US Secretary-General Antonio Guterres attends a meeting. File photo

"Famine and hunger are no longer about lack of food. They are now largely man-made -- and I use the term deliberately There is no place for famine and starvation in the 21st century."

World Food Program Executive Director David Beasley said leaders responded to his warning to the council a year ago that the world stood on the brink of the COVID-19 pandemic and a hunger pandemic that could push the number of people "marching to the brink of starvation” from 135 million to 270 million and lead to "famines of biblical proportions” in over three dozen countries.

At the end of 2020, more than 88 million people were suffering from acute hunger due to conflict and instability -- a 20 percent increase in one year, he said, pointing to a worsening trend in 2021.

A woman holds her malnourished boy at a feeding centre at the Al Sabeen Hospital in Sanaa, Yemen. File/AP

High-risk zones include the Sahel, the Horn of Africa, South Sudan, Yemen and Afghanistan.

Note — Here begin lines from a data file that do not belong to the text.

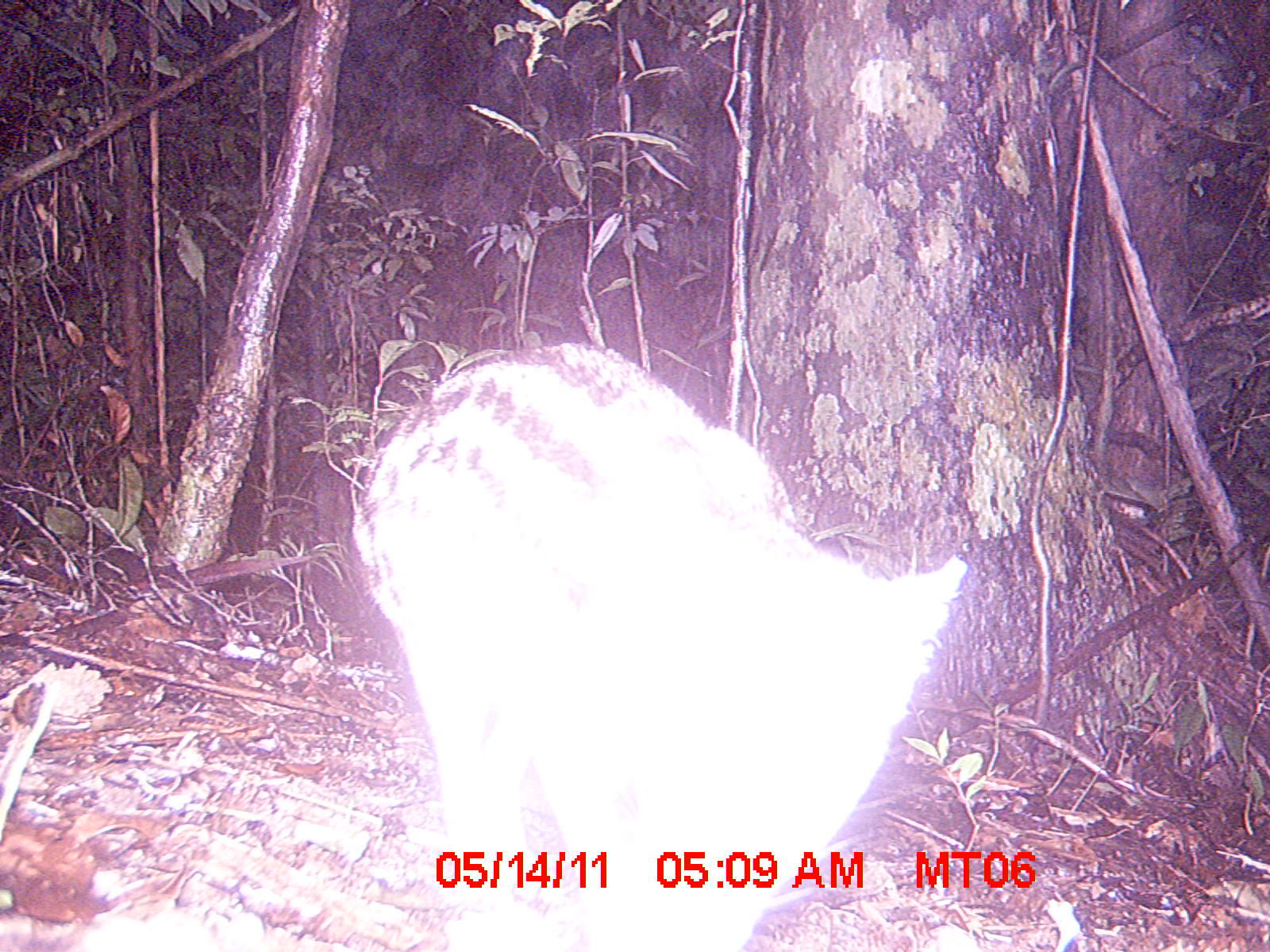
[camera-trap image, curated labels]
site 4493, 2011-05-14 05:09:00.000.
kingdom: Animalia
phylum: Chordata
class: Mammalia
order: Rodentia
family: Nesomyidae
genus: Eliurus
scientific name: Eliurus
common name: eliurus rat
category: eliurus spp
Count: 1.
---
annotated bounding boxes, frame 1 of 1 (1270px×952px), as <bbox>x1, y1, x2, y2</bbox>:
eliurus spp: <bbox>346, 337, 968, 952</bbox>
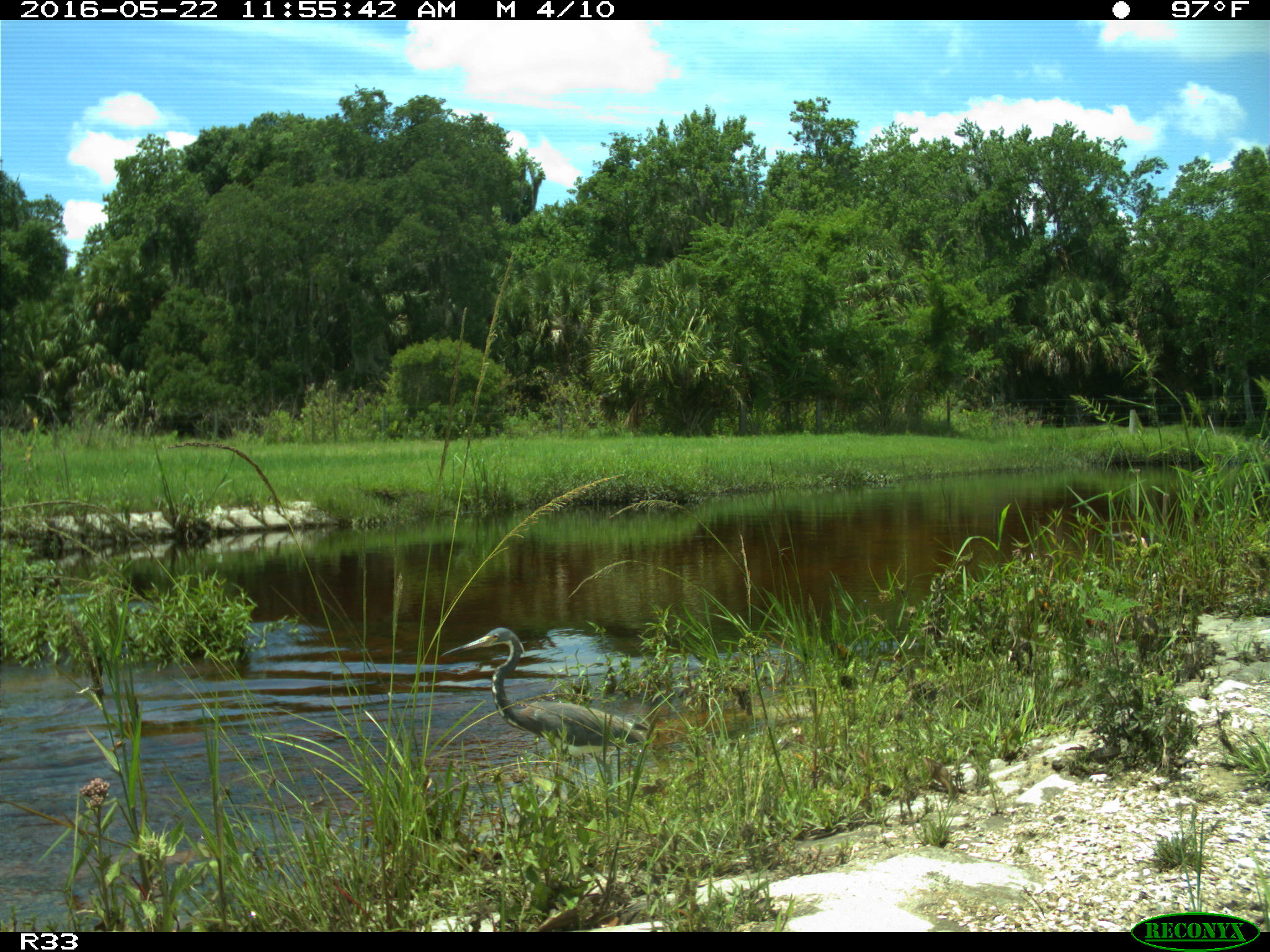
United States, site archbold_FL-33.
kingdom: Animalia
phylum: Chordata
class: Aves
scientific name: Aves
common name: birds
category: unidentified bird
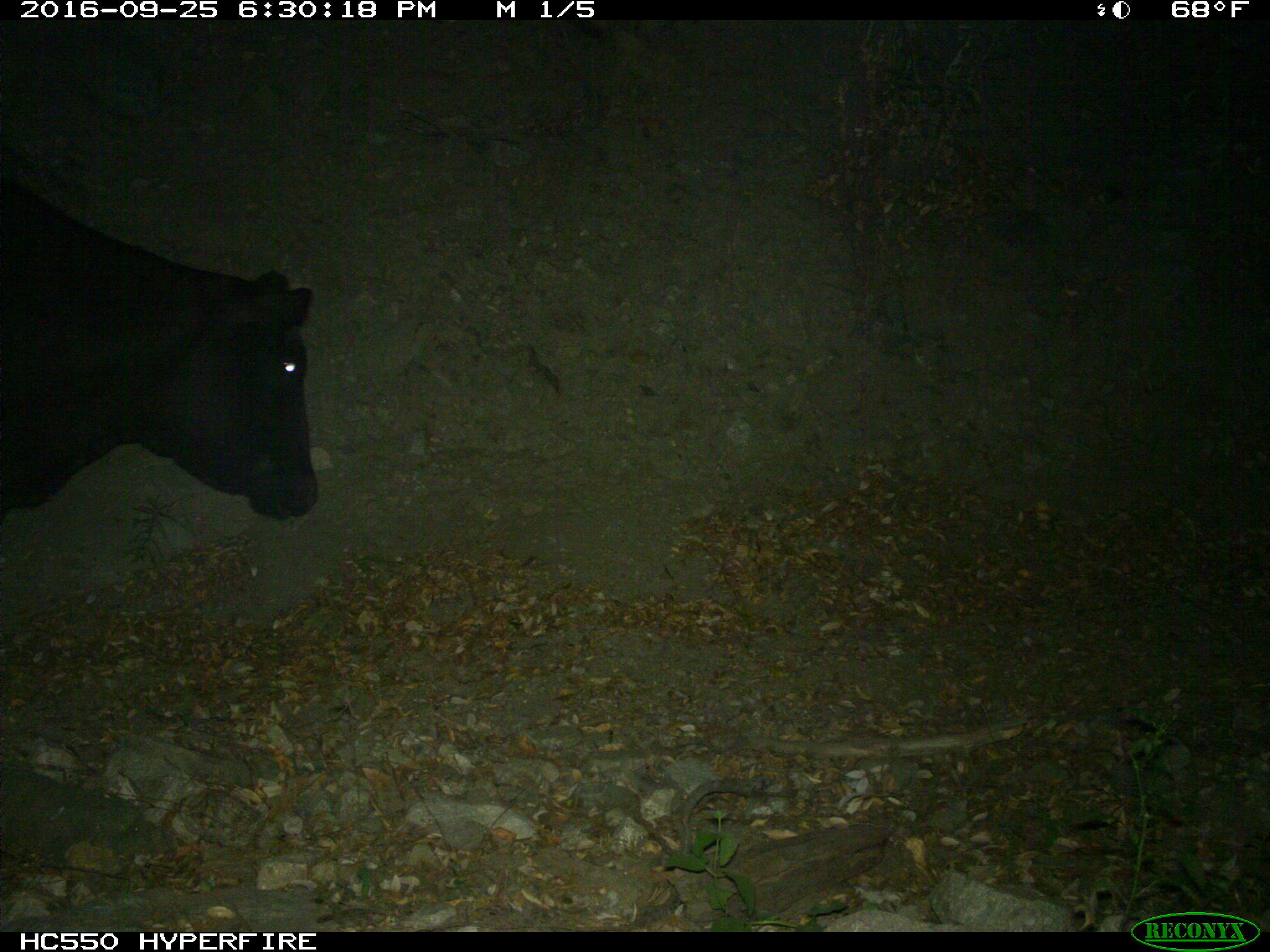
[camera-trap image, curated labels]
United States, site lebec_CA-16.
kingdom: Animalia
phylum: Chordata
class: Mammalia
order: Artiodactyla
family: Bovidae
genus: Bos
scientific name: Bos taurus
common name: domestic cow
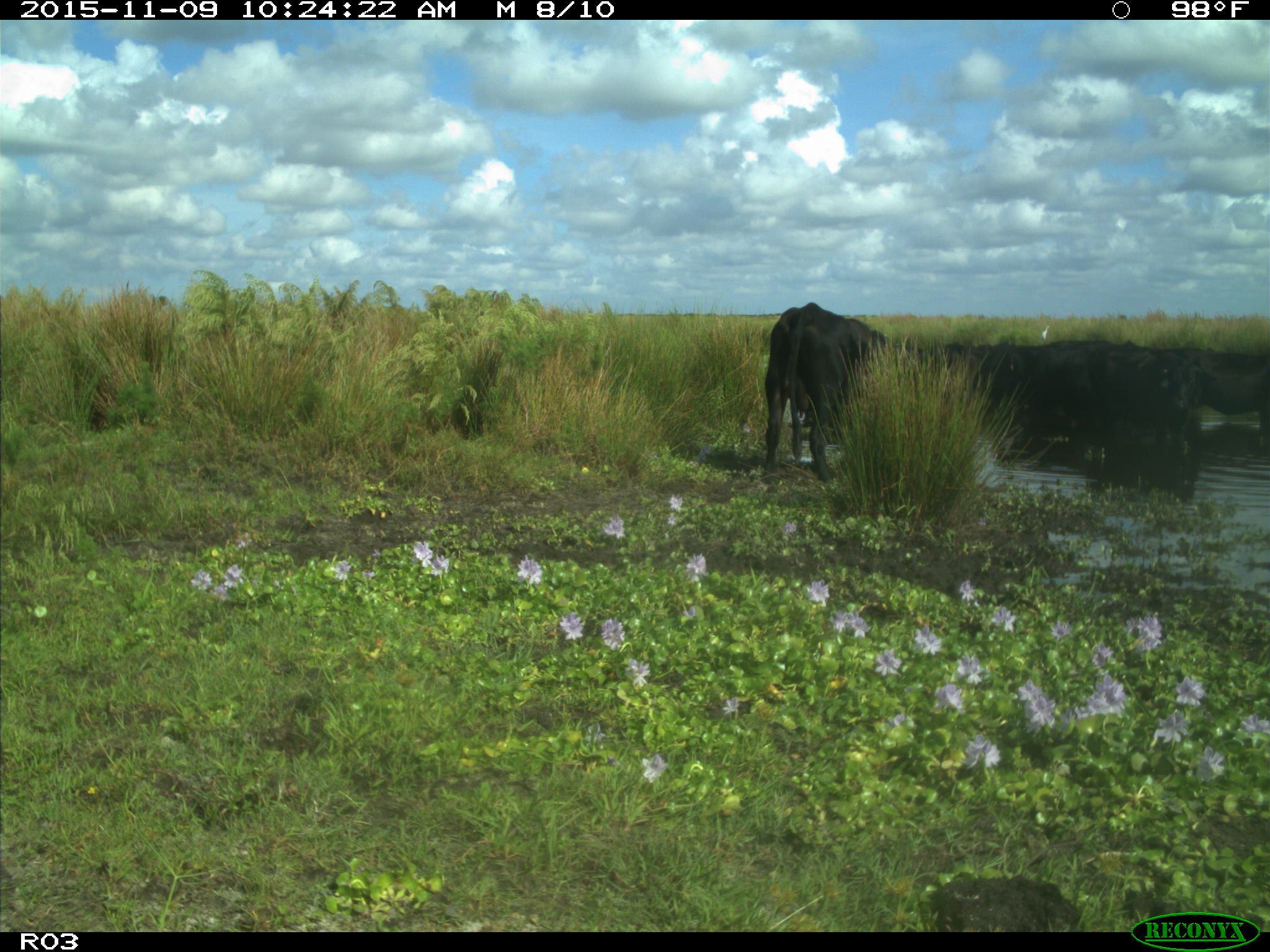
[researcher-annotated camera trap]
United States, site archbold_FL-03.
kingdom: Animalia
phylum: Chordata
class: Mammalia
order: Artiodactyla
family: Bovidae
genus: Bos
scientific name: Bos taurus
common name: domestic cow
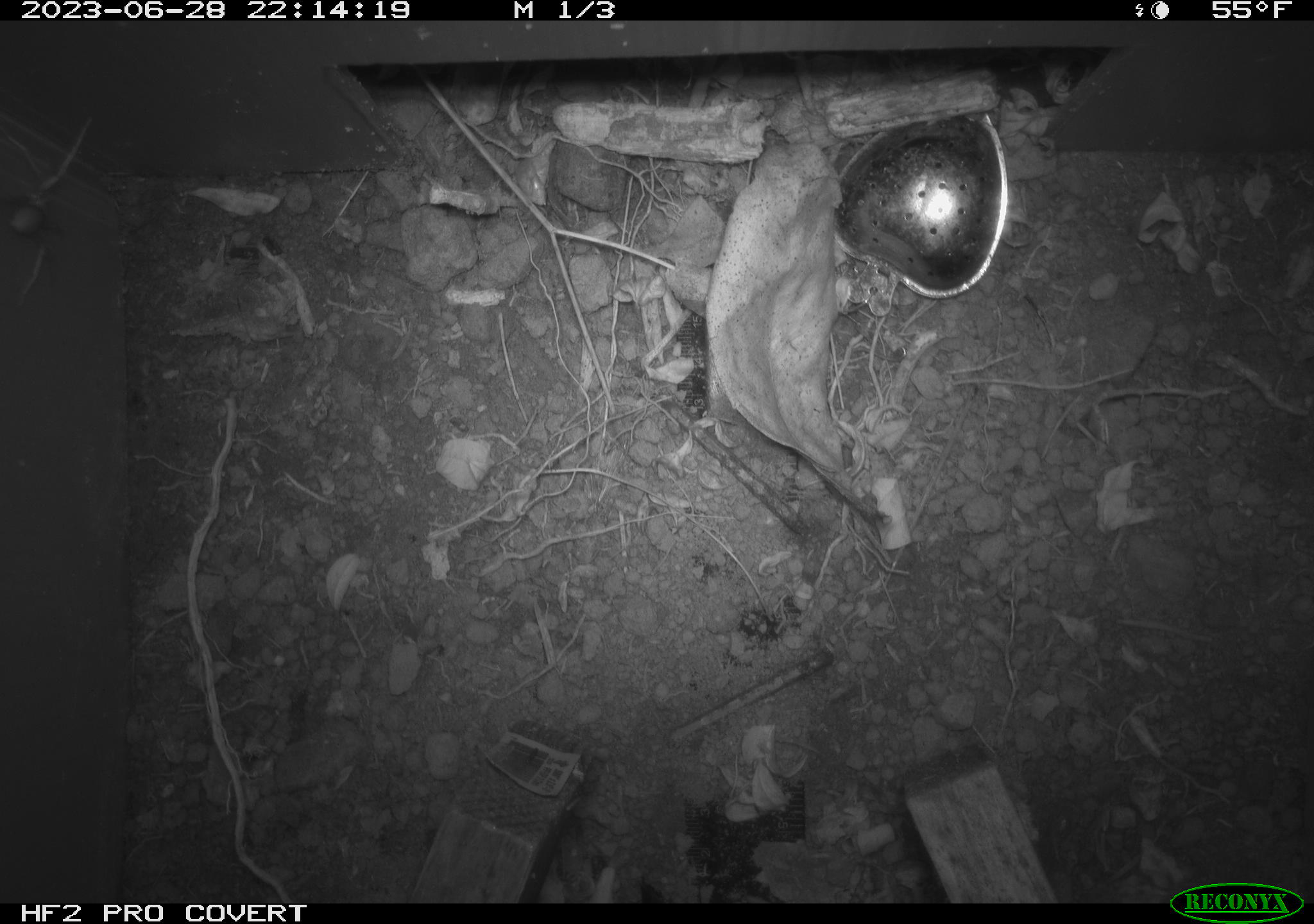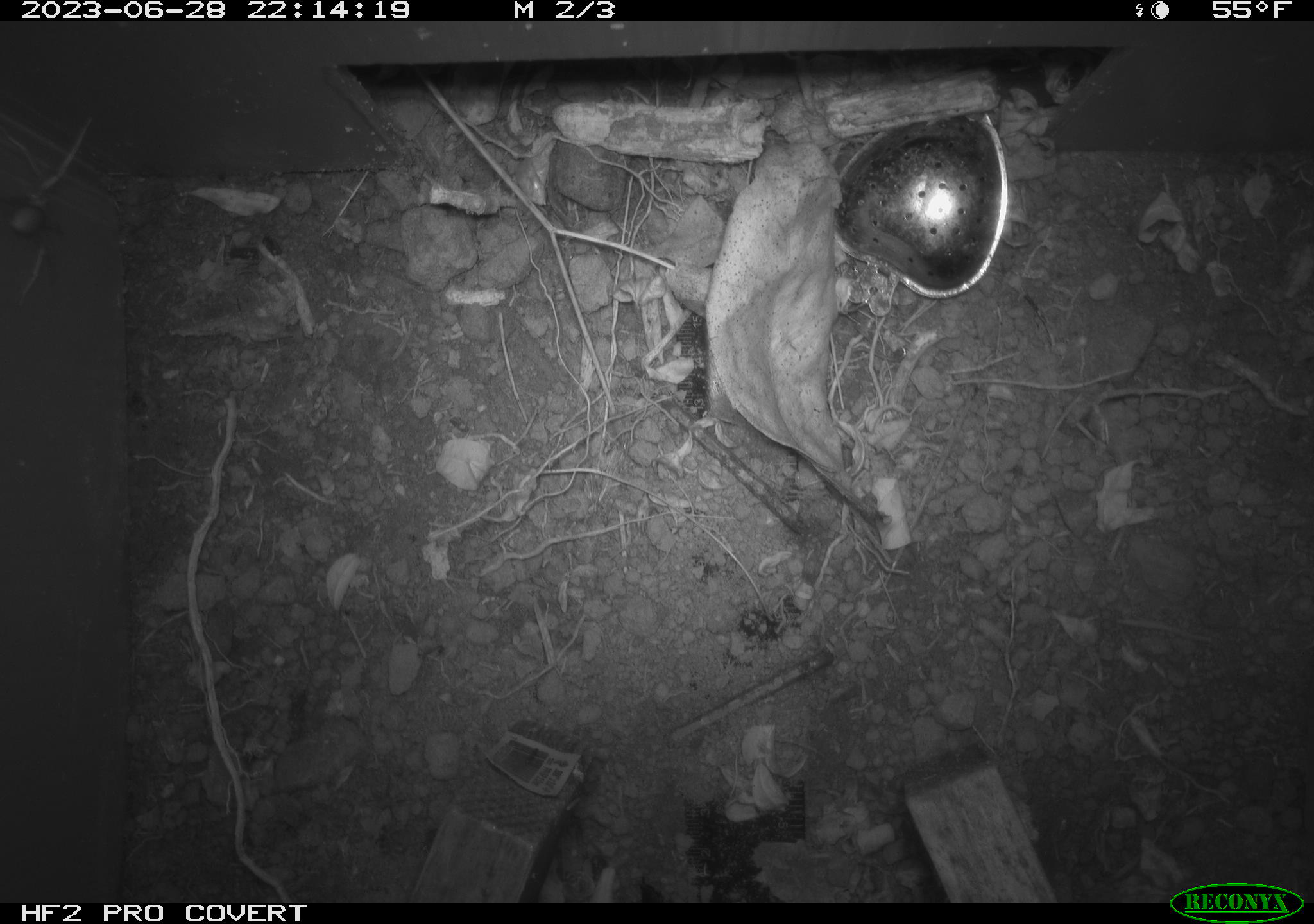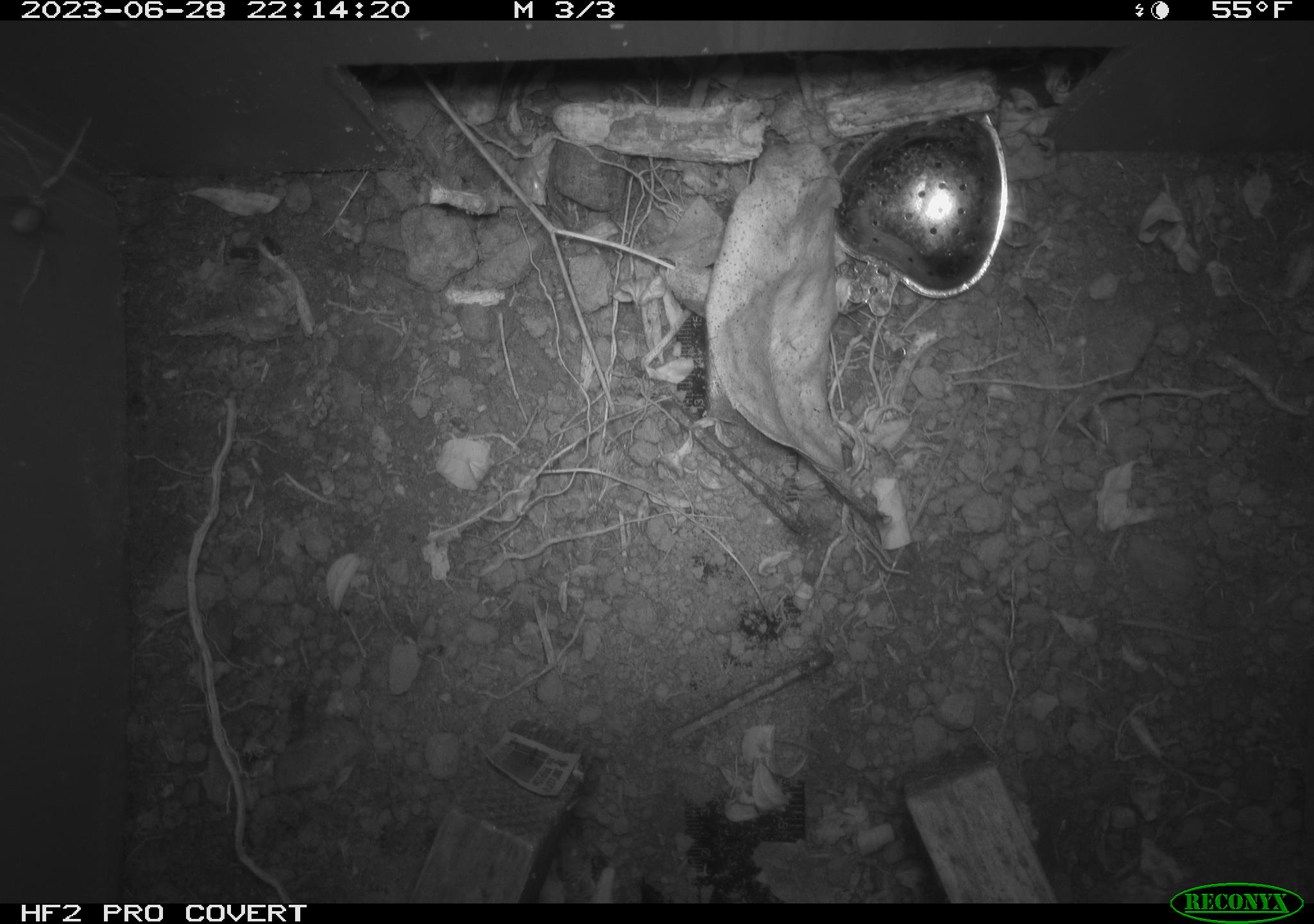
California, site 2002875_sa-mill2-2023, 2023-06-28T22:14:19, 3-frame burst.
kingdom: Animalia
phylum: Arthropoda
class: Arachnida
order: Araneae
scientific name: Araneae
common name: spider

The US ambassador to the United Nations, Linda Thomas-Greenfield, told how she saw a two-year-old girl die of hunger in Uganda in 1993.

"There's no reason we can't get resources to people in acute need," the ambassador said.

"In today's world, famine is human-made. And if it is caused by us, that means it must be stopped by us too," Thomas-Greenfield added.

Oxfam International executive director Gabriela Bucher said people in these areas "are not starving -- they are being starved."

She added: "It makes little difference to the hungry whether they are being starved by deliberate action or the callous negligence of conflict parties or the international community."

WFP Executive Director David Beasley speaks to journalists in Ouagadougou, Burkina Faso. File/AP

Guterres said that in order to save 34 million people in the high risk zones, the United Nations and its agencies have appealed for emergency mobilization of $5.5 billion.

Guterres announced he was launching a task force "to avert catastrophe," with representation from the World Food Program and the UN Food and Agriculture Organization.

Countries' responsibilities do not end with simply donating money for food aid, said Bucher of Oxfam.

She denounced "an international community whose most powerful states too often drive starvation with a plentiful supply of weapons."

She cited as examples the Tigray region of Ethiopia, and Yemen.

She said the council "should deepen its work on this topic," guarantee humanitarian access to dangerously hungry people and "also take any opportunity to create meaningful accountability for starvation crimes."